I would be hand feeding him for now to help create a bond between all of you. You don't need to pet him, just hold his food in your hand and as he eats it use his name and praise words that you plan to use in training. Small handfuls at a time trying for a number of trials per meal. Both you and your husband can do this. If you just got him he is very stressed out and needs time to settle in. 

Look into 'silky leash' for loose leash walking. You start out in a boring small place using his dinner kibble and advance in small steps as you both figure it out.

Usually dogs have to be trained to run with humans as we [well not me] run slow and long and dogs normally are better at short and fast intervals. Have your husband take him to the end of the block a few times, half way around the block a few times and so on to start out. How old is your new dog? Dogs shouldn't run on leash until growth plates are closed and sometimes that means a dog is well over a year old before running is a good idea. If he really cannot run at all then he may be a poor candidate as a service dog, there may be some orthopedic problems.


----------



## SaffronTea (Jun 4, 2013)

Funky_Shep, he's not food aggressive at all. This dog... except for the lack of training, he's wonderful. Doesn't bark, doesn't bite, lets me take his toys away, lets me take his food away (I rarely do, but I have when he couldn't get it out of the toy it was currently in). I will try this with his breakfast, though! And from now on, anytime I give him food, I'll make him look me in the eye first. 

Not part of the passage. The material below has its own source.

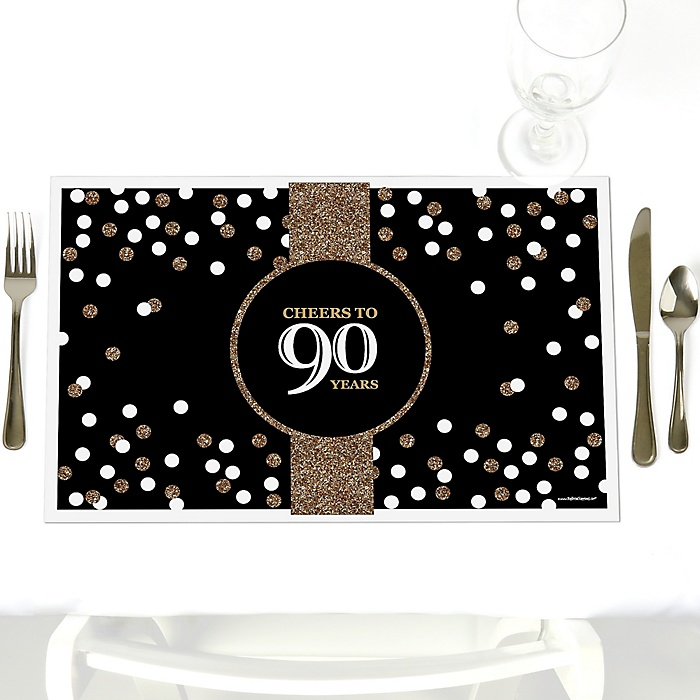 Adult 90th Birthday - Gold - Party Table Decorations - Birthday Party Placemats - Set of 12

Oh, I like the name suggestions! I decided a while ago I didn't want to go with Spot, Boots, Bear, etc. only because I didn't want to be at a dog event or training group, call out my dog's name and have 3 others look XD I have been considering Cerberus...

Kathyy, I'm looking into silky leash right now, thanks to your suggestion. My new dog is 1 year old. He can run somewhat, he's just a little slower than my husband, and the rescue I got him from swears they tested him for orthopedic issues.


----------



## Brette (Aug 31, 2013)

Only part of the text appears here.